» **DATA BELOW**
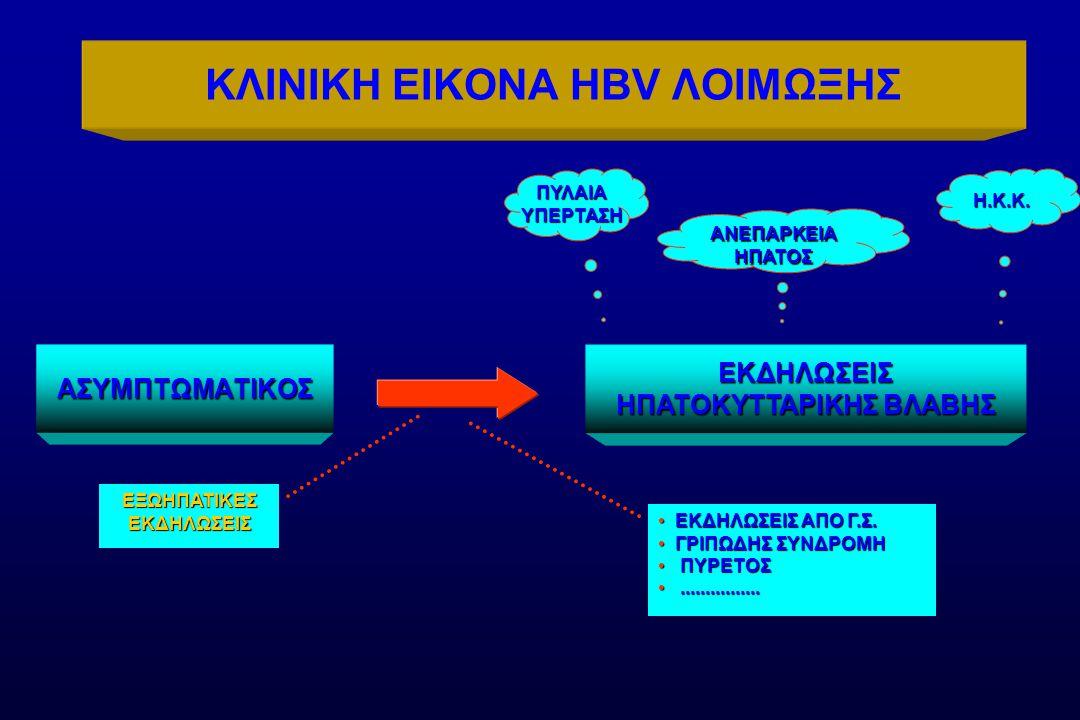 ΚΛΙΝΙΚΗ ΕΙΚΟΝΑ HBV ΛΟΙΜΩΞΗΣ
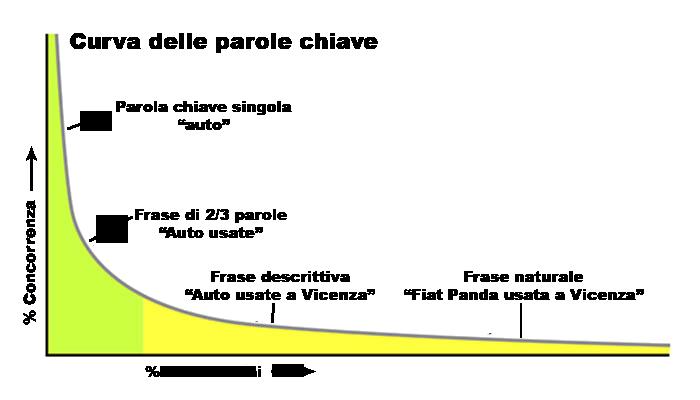 curva_parole_chiave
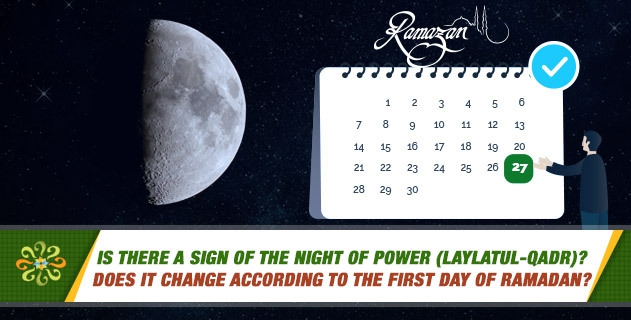 Is there a sign of the Night of Power (Laylatul-Qadr)? Does it change according to the first day of Ramadan?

» **EXERCISE BRIEF**
Return the listing unchanged except for the pictures, which should be dropped.

» **ANSWER TO THIS EXERCISE**
 ΚΛΙΝΙΚΗ ΕΙΚΟΝΑ HBV ΛΟΙΜΩΞΗΣ
 curva_parole_chiave
 Is there a sign of the Night of Power (Laylatul-Qadr)? Does it change according to the first day of Ramadan?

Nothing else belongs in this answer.